5.a. Data curah hujan harian (mm)

5.b. Data temperatur maksimum dan minimum harian (°C)

5.c. Data kelembaban udara harian (%) 5.d.

Data radiasi matahari harian (MJ m -1 hari )

5.e. -1 Data kecepatan angin harian (m s )

6. Data debit observasi harian Sungai Ciliwung tahun 1991-2010; sumber dari SPAS (Stasiun Pengamatan Arus Sungai) Katulampa Bogor.

Prosedur Analisis Data

Langkah-langkah yang dilakukan pada penelitian ini diawali dengan munculnya gagasan atau ide penelitian, perumusan masalah, kemudian studi literatur. Langkah berikutnya adalah pengumpulan data dan dilanjutkan dengan pengolahan data, kemudian dilakukan analisis data. Diagram alir penelitian disajikan dalam Gambar 14 pada akhir bagian bab ini.

Pengolahan Data

Simulasi hidrologi menggunakan pemodelan SWAT membutuhkan data-data spasial dan numerik. Sebelum dilakukan pemodelan menggunakan program ArcSWAT, perlu dilakukan pengolahan data terlebih dahulu sebagai persiapan data yang akan digunakan sebagai input dalam menjalankan program. Data-data yang diolah tersebut adalah data spasial dengan membuat sistem koordinatnya terlebih dahulu, dan data iklim dengan menghitung nilai akhir dari data harian yang telah diperoleh sebagai masukan dalam weather generator data (.wgn) pada ArcSWAT.
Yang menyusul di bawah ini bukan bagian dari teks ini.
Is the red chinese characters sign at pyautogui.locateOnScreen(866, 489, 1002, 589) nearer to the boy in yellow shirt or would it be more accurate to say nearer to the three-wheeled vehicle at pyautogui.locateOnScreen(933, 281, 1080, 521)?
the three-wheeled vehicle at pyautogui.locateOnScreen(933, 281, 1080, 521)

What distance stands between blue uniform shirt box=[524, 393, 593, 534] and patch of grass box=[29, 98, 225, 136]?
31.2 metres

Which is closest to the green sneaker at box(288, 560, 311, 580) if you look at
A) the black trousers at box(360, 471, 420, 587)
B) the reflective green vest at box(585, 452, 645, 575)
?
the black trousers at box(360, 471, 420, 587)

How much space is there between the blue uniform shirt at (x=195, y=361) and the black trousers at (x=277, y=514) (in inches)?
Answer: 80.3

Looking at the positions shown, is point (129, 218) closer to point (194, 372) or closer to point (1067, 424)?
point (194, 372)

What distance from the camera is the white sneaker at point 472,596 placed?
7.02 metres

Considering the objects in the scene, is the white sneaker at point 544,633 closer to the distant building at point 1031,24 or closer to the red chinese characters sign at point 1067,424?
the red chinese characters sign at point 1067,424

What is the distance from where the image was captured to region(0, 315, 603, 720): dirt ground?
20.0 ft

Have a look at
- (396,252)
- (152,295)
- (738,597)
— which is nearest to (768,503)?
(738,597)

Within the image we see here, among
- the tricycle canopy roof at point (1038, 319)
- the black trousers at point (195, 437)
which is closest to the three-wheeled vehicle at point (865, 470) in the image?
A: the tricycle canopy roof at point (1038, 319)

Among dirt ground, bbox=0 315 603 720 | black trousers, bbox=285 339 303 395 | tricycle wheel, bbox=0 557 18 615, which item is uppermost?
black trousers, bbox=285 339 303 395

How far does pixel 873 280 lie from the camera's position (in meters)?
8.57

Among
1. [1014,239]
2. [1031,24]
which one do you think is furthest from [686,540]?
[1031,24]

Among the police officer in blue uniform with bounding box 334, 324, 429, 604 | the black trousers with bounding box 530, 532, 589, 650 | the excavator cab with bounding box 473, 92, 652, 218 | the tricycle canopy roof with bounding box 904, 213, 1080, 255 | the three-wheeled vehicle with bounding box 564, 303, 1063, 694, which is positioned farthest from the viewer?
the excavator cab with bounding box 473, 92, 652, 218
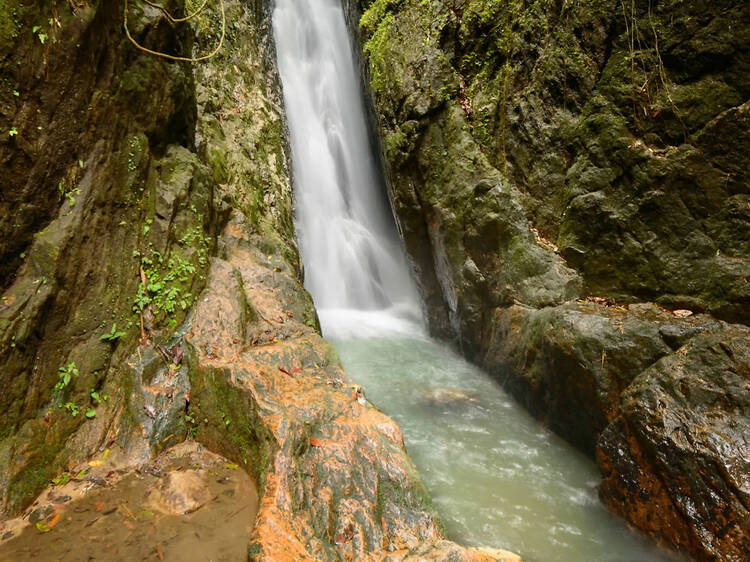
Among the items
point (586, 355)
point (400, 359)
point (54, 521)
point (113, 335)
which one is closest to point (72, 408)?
point (113, 335)

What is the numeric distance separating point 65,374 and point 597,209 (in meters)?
6.77

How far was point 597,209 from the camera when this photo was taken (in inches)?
230

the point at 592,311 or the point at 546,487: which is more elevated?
the point at 592,311

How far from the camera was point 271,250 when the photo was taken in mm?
6031

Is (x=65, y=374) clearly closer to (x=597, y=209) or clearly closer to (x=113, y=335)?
(x=113, y=335)

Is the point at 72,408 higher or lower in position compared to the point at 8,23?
lower

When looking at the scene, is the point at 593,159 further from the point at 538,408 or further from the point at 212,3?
the point at 212,3

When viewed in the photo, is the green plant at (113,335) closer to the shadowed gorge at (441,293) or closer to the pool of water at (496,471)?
the shadowed gorge at (441,293)

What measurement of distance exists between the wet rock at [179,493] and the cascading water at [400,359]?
236 cm

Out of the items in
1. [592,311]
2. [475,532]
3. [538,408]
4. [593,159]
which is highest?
[593,159]

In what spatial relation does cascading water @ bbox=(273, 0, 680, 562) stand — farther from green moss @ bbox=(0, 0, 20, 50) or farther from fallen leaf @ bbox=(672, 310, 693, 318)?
green moss @ bbox=(0, 0, 20, 50)

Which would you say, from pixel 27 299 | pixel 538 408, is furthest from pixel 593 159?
pixel 27 299

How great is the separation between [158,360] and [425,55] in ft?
24.2

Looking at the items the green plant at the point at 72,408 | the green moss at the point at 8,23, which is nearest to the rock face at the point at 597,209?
the green plant at the point at 72,408
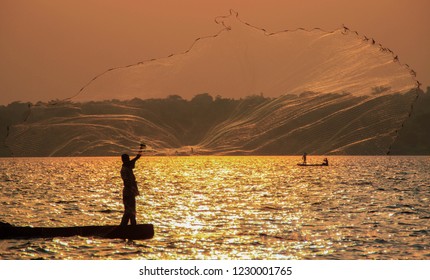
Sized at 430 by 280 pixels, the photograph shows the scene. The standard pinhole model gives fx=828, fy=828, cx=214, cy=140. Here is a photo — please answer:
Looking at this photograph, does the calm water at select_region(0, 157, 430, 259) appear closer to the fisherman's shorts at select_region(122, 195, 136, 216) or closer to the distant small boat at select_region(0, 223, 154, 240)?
the distant small boat at select_region(0, 223, 154, 240)

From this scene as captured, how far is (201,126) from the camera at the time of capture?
94.9 ft

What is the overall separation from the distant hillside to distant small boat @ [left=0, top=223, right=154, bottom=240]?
4988 millimetres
Pengolahan data spasial yang dimiliki seperti peta DEM, peta batas DAS, peta tutupan lahan, dan peta jenis tanah diolah terlebih dahulu dengan membuat sistem koordinat yang sesuai. Sistem koordinat yang digunakan adalah sistem koordinat Universal Transverse Mecator (UTM). Menurut Gandasasmita et al. (2003), bahwa pada wilayah Indonesia terdapat sembilan zona yaitu zona 46-54 (Lampiran 2). Berdasarkan hal tersebut, dapat diketahui bahwa lokasi penelitian yang dikaji berada pada zona 48 bagian selatan. Maka dari itu dibuat sistem koordinat dari data spasial lokasi penelitian yang sesuai dengan masukan program adalah WGS 1984 UTM Zone 48S. Peta DEM dan peta batas DAS yang telah dibuat sistem koordinatnya selanjutnya digunakan dalam rangka untuk membuat Watershed Delineator (delineasi DAS). Sedangkan peta tutupan lahan dan peta jenis tanah selanjutnya digunakan dalam rangka pembentukan HRU (Hydrology Response Unit ).

Pembentukan HRU membutuhkan data input penggunaan lahan, jenis tanah, dan kelerengan. Penggunaan lahan tanaman yang terdapat di Sub DAS Ciliwung Hulu pada tahun 2009 yaitu hutan lahan kering primer, hutan lahan kering sekunder, hutan tanaman, semak belukar, perkebunan, pertanian lahan kering, dan pertanian lahan kering bercampur semak. Penggunaan lahan urban yaitu pemukiman dan lahan terbuka. Kelerengan atau kemiringan lahan dibagi kedalam 5 kelas, yaitu 0-8%, 8%-15%, 15%-25%, 25%-40%, dan > 40%. Informasi data jenis tanah diperoleh dari data sekunder.